Specific VEGF sequestering to biomaterials: Influence of serum stability
Introduction
During wound healing, vascular endothelial growth factor (VEGF) is released by activated platelets, neutrophils and macrophages [1], and stimulates an angiogenesis cascade that ultimately leads to new blood vessel formation [2]. Events in the angiogenesis cascade including induction of endothelial cell proliferation are highly dependent on local VEGF activity, motivating numerous studies to deliver VEGF and induce blood vessel formation in a healing wound. Clinical trials focused on VEGF protein and gene delivery show that leaky, immature vasculature often forms below and above an optimal VEGF concentration range [3], [4], demonstrating a need to carefully regulate the VEGF dosage. Recent investigations have concluded that maintaining VEGF levels in an optimal concentration range results in mature blood vessel formation in vivo [5], [6], which motivates the need for developing biomaterials that regulate VEGF activity.
One mechanism by which nature regulates VEGF-dependent signaling involves sequestering and release from the extracellular matrix (ECM). Natural ECMs are composed of numerous VEGF-binding molecules, including collagens [7], [8], [9], glycoproteins (e.g. fibronectin [10]) and proteoglycans [11]. Sequestered VEGF165, the most commonly studied VEGF isoform due to its role in wound healing, can be released from the ECM by proteolytic remodeling of ECM components [12]. Investigators have recently mimicked the function of the natural ECM using synthetic biomaterials that bind to VEGF via affinity interactions.

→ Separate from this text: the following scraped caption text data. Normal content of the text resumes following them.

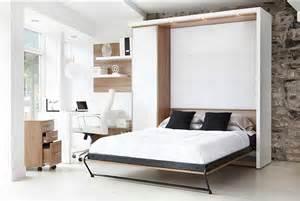 design kaufen schrankbett günstig kaufen mit perfektes design und rahmen aus metall für schrankbett vertikal
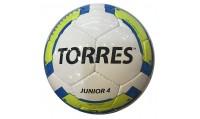 توپ فوتبال Torres 4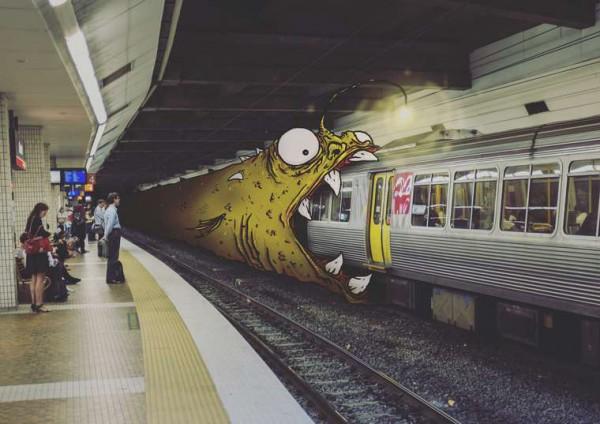doodle-monsters-Jasper-St-Aubyn-West-16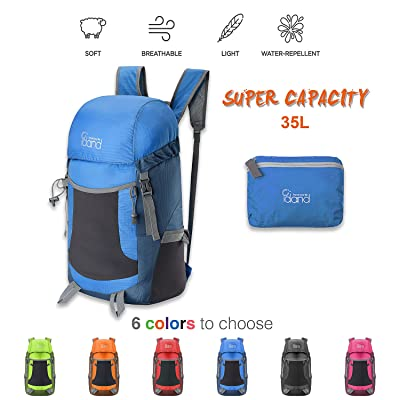 IDAND Durable 35L Ultra Lightweight Packable Backpack Water Resistant Daypack for Women Men Backpack Handy Foldable Bag for Camping, Gym, Travel, Hiking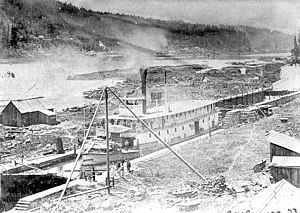 Steamboats of the Willamette River - Governor Grover at Willamette Locks, March 21, 1873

For example, Tan et al. [13] demonstrated that heparan sulfate proteoglycansincorporated into collagen microspheres can bind to VEGF and regulate VEGF-dependent endothelial cell behavior in vitro, and Chung et al. [14] showed that microspheres with immobilized heparin and heparin–fibrin conjugates [15] can influence VEGF release kinetics in vitro and induce neovascularization in vivo. These studies and others [9], [16], [17], [18], [19], [20] clearly show that ECM mimicking molecules (e.g. heparin, proteoglycans) can bind to numerous growth factors, providing an adaptable mechanism for growth factor regulation [21]. In addition, our group recently showed that peptide mimics of VEGF receptor type 2 (VEGFR2) immobilized within a synthetic hydrogel can specifically sequester VEGF, and thereby selectively regulate VEGF-dependent endothelial cell behavior in vitro [22], [23]. This receptor mimicking approach is particularly attractive, as it allows one to regulate activity of a specific growth factor, even in heterogeneous environments like biological fluids. However, previous studies have not explored in detail the context-dependence of growth factor sequestering, and little is known about the role of biological fluids in growth factor regulation in vitro or in vivo. Biological fluids such as blood serum contains significant quantities of growth factors and other proteins [24], [25], which may decrease the specificity and affinity of growth factor sequestering. Therefore, there is a need to more clearly understand the serum dependence of growth factor sequestering biomaterials.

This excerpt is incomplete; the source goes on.